-- WHAT YOU ARE ASKED TO DO --
Establish the number of lines below that contain the string "reduction". State that number alone.

-- RECORDED DATA --
• • • • • • •

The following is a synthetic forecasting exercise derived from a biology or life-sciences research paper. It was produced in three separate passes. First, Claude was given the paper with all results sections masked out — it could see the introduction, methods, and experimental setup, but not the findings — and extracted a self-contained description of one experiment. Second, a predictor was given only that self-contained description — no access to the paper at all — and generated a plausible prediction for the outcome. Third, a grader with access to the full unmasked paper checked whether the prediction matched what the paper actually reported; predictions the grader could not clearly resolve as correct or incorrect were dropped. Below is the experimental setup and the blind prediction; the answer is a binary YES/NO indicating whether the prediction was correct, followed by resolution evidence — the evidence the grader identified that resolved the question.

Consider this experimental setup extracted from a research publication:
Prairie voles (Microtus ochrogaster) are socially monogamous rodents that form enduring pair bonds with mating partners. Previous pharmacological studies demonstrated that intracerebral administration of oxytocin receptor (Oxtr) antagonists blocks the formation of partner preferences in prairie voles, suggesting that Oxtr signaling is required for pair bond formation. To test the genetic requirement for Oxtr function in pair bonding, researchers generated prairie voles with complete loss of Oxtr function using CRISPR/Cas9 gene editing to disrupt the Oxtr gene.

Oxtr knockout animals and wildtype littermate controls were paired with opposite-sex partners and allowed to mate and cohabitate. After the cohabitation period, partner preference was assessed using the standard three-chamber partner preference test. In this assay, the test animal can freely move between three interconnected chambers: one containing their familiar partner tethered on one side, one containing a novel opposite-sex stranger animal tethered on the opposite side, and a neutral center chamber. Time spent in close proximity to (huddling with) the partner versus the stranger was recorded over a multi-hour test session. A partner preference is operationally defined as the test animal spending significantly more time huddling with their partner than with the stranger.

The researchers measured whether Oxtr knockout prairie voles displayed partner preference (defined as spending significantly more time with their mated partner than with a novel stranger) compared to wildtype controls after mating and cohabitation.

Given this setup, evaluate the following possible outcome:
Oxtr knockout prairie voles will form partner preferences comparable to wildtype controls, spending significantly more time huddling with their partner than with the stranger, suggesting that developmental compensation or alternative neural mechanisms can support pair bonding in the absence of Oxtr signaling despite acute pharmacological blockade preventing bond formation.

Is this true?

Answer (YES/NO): YES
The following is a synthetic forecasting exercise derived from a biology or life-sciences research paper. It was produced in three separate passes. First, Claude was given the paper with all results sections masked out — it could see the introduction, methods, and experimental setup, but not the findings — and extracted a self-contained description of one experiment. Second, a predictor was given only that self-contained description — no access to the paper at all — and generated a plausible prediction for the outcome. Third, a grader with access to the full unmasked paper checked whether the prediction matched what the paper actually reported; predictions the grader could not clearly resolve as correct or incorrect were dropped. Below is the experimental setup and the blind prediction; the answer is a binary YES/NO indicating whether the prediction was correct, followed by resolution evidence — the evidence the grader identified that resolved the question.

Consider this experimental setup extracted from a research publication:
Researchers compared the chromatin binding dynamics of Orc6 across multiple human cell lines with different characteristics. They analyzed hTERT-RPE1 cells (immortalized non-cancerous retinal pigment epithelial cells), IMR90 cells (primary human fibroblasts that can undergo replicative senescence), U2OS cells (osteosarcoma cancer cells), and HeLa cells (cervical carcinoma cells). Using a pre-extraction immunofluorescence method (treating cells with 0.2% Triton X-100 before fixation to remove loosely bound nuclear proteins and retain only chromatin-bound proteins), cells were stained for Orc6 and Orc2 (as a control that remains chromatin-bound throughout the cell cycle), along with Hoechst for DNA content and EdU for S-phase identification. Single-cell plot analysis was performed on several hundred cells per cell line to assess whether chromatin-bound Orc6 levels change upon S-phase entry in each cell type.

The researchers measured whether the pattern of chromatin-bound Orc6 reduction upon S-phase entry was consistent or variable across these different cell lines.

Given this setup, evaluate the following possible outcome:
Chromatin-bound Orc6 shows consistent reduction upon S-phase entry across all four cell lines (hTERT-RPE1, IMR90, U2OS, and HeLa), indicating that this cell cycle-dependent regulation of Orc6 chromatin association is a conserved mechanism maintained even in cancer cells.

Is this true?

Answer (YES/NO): NO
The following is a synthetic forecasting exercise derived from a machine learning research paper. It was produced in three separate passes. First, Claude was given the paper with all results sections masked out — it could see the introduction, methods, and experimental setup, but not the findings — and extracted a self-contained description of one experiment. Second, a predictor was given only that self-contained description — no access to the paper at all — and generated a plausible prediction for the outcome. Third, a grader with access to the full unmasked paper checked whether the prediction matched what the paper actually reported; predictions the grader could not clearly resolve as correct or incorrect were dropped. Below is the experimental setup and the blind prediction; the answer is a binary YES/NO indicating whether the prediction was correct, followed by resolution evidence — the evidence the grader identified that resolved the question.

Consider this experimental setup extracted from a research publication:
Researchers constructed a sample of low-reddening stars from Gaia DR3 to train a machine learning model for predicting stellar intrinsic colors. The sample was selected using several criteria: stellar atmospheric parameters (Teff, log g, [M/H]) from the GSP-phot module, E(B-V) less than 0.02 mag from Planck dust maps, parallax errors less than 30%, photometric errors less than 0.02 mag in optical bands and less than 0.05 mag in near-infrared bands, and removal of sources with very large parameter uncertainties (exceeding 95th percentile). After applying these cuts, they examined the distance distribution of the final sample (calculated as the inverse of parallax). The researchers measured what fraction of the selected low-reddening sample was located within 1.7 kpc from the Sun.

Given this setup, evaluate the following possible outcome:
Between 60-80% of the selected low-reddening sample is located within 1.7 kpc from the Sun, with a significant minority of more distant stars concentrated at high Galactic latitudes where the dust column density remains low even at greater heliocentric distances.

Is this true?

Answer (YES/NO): NO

• • • • • • •

-- PROBLEM SOLUTION --
2